Il faut parler de la MAISON D'OS sous l'Arche de la Défense ; du champ de pommes de terre de La PLUIE D'ÉTÉ ; des briques et de la boue de REVIENS À TOI (ENCORE) ; de la plaque rouillée de BAJAZET; des reflets dans les vitres de L'ILLUSION COMIQUE.
Il faut parler de l'oiseau de BRANCUSI CONTRE ÉTATS-UNIS.
Il faut parler de HUGO le visionnaire. L'aile de l'oiseau de BRANCUSI est déjà dans la tête de HUGO, certainement. L'aile de l'oiseau est sur le plateau de MARION DE LORME. Grotesque et sublime, elle griffe de ses mouvements l'ombre et la lumière.

Le projet de HUGO est trop vaste pour un plateau de théâtre. Eric et moi pensions que l'espace décrit par HUGO était une prévision de ce que saura rendre, plus tard, le cinéma. On voyait déjà Abel Gance.
L'aile s'impatiente dans sa "cage" de scène.

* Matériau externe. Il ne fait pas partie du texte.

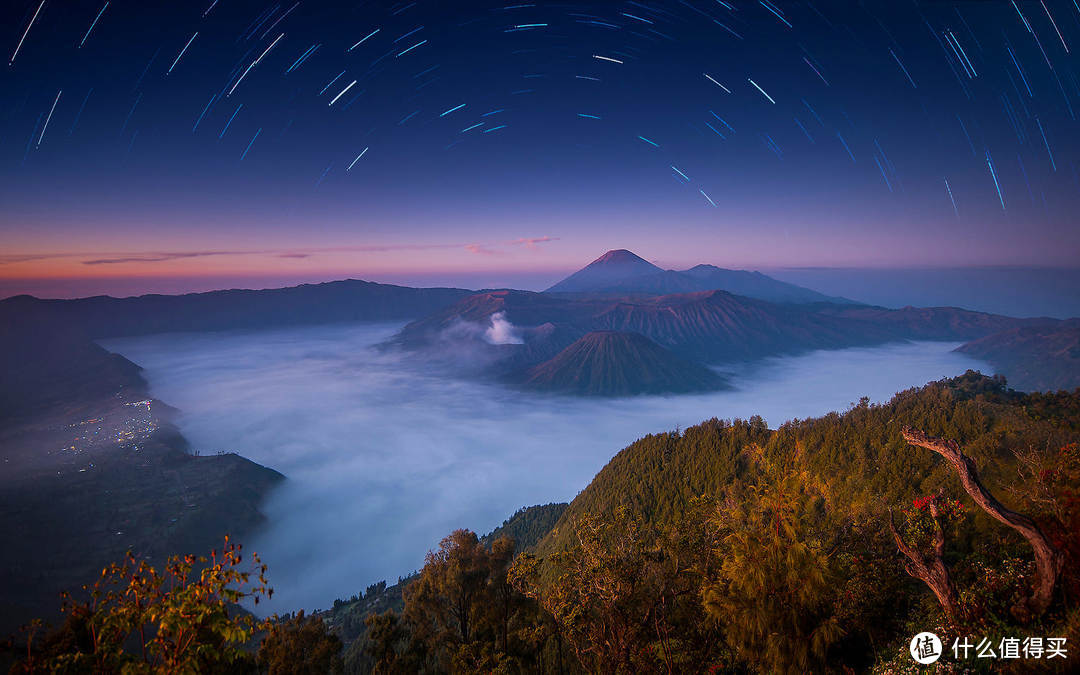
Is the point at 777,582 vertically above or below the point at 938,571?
below

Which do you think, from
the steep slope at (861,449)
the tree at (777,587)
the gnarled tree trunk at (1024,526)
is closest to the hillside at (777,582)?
the tree at (777,587)

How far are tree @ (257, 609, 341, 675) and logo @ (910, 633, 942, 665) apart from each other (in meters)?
22.4

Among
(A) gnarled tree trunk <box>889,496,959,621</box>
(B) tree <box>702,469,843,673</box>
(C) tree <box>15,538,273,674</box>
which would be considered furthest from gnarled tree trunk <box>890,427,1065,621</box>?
(C) tree <box>15,538,273,674</box>

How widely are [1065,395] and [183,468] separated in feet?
879

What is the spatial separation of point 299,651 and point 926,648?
24232mm

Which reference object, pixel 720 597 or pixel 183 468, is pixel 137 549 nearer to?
pixel 183 468

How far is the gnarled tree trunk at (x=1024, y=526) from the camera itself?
1152 cm

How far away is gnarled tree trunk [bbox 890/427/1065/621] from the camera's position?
37.8ft

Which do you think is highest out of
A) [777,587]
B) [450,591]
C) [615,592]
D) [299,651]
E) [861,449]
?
[777,587]

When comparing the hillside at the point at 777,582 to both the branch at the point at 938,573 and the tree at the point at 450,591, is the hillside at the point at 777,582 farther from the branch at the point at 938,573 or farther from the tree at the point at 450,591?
the tree at the point at 450,591

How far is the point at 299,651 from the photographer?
66.3ft

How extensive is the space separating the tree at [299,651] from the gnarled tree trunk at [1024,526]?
2447cm

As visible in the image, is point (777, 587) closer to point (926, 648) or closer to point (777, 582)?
point (777, 582)

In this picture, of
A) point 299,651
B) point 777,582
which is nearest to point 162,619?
point 777,582
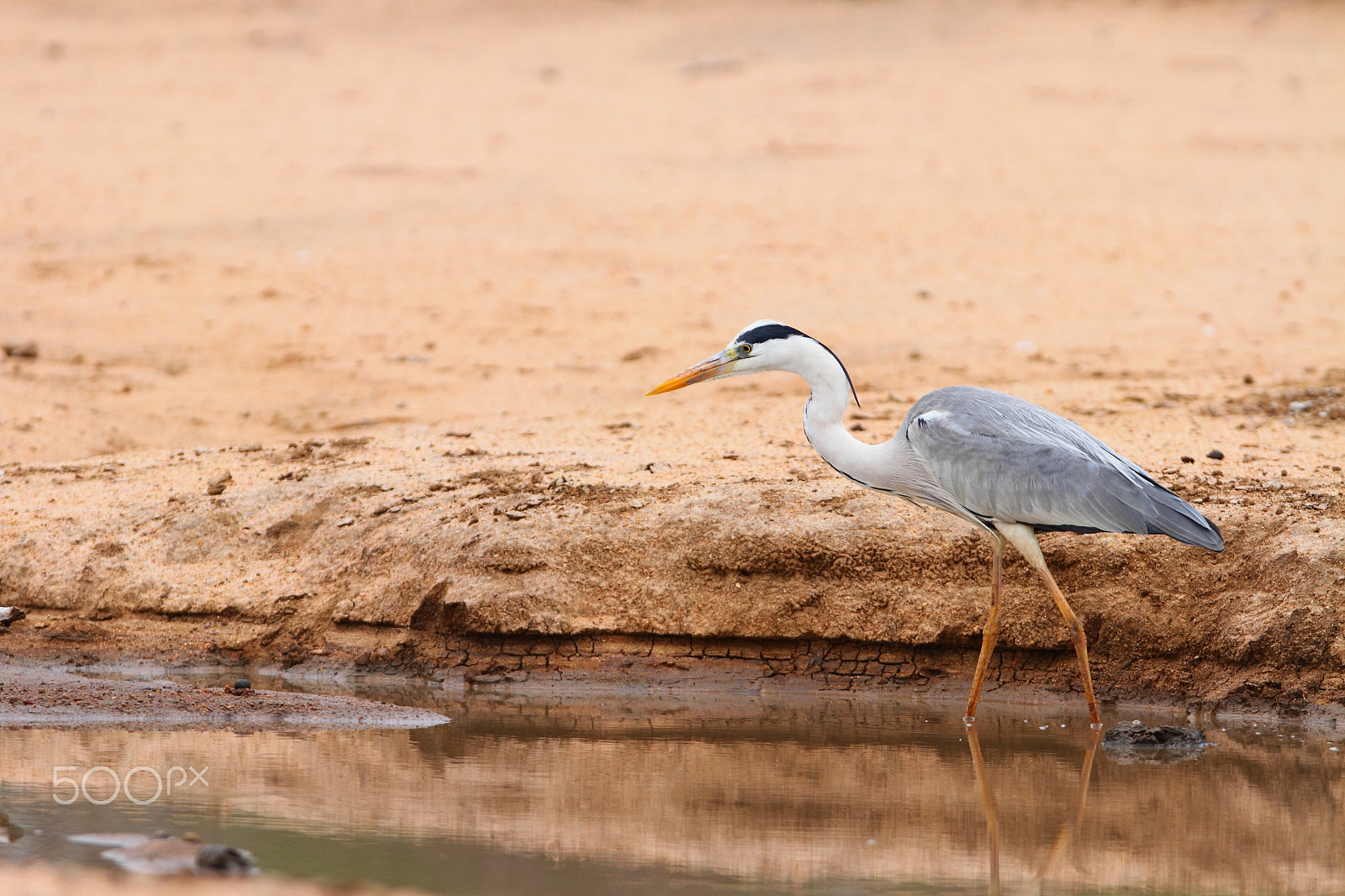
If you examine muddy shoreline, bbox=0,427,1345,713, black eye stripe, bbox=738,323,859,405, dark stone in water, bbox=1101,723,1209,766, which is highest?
black eye stripe, bbox=738,323,859,405

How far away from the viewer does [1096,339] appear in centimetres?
955

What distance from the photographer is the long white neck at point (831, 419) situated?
5.39m

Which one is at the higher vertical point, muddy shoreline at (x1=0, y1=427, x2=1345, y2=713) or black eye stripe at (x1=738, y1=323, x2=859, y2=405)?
black eye stripe at (x1=738, y1=323, x2=859, y2=405)

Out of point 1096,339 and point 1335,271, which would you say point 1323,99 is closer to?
point 1335,271

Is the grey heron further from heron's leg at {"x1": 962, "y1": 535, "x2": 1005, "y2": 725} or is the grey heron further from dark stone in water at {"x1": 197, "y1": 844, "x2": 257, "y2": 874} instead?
dark stone in water at {"x1": 197, "y1": 844, "x2": 257, "y2": 874}

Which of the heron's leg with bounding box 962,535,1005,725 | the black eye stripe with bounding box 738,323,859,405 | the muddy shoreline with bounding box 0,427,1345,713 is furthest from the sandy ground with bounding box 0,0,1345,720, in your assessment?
the black eye stripe with bounding box 738,323,859,405

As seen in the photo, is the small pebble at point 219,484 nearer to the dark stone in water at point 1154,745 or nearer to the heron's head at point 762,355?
the heron's head at point 762,355

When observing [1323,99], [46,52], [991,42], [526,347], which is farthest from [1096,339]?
[46,52]

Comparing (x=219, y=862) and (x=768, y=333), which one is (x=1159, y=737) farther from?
(x=219, y=862)

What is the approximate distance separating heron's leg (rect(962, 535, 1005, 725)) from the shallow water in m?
0.07

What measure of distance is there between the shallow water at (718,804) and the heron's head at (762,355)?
50.4 inches

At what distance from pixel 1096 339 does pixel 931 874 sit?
664 centimetres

Une pensée trop globalisante pour les codes de représentation de l'époque. Pour ce qui est de l'image, revenons donc à l'humilité du théâtre, revenons au 9 juillet 1829, au 11 rue Notre-Dame-des champs, chez HUGO.

C'est la lecture. VICTOR HUGO et sa femme sont là, DELACROIX, SAINTE-BEUVE, BALZAC, MUSSET, VIGNY, DUMAS, MÉRIMÉE sont là.

Cet acte impossible à réaliser, ils vont tenter de le faire avec leurs humbles moyens, dans leurs habits de laine fade, mode d'une monarchie bourgeoise.

L'aile est déjà là, chez HUGO, prête à l'envol.
Les arcanes du pouvoir de l'époque sont denses et leur réseau ne laisse pas le moindre pertuis pour que l'oeuvre se déploie.

HUGO, scénographe attentif avait-il préparé une maquette ? Soit : nous sommes dans sa maquette.
L'avait-il réalisée avec des planchettes de bois trouvées dans la remise du 11, rue Notre-dame-des-champs ?

Aujourd'hui ce serait du contre-plaqué. Et c'est du contre-plaqué.

Pour rendre l'espace à sa vastitude, le plancher à bâtons rompus devient hors d'échelle : on y voit valser les souris. Table, guéridon et sièges sont aussi disproportionnés.
Tout est trop grand pour ces acteurs trop petits.
Un morceau de plancher arraché au 11, rue Notre-dame-des-champs flottant dans nos espaces contemporains comme un radeau célèbre à l'époque flotte encore dans nos musées.

Il leur faut inventer un XVllème siècle.
Les pourpoints XVllème sont des haut de redingote XlXème.
Va-t-on ici en couper les jupes pour là dessiner des basques ?

Comment va-t-on inventer un costume pour Chimène ?

Bien sûr tout cela est pensé par HUGO. La belle affaire, la pensée. Mais c'est quoi les choses, vraiment, avec ou sans la pensée ?

Ah oui ! Tout cela est écrit par HUGO. Ah oui ! tout cela est dessiné par HUGO.

Nous n'oublierons pas la fadeur de son papier ; l'incisif do son trait de plume; la noirceur de son encre ; les sépias de ses lavis ; une touche bleue, parfois, comme un morceau de ciel, quand même.

Nous ne nous écarterons pas de ses "valeurs".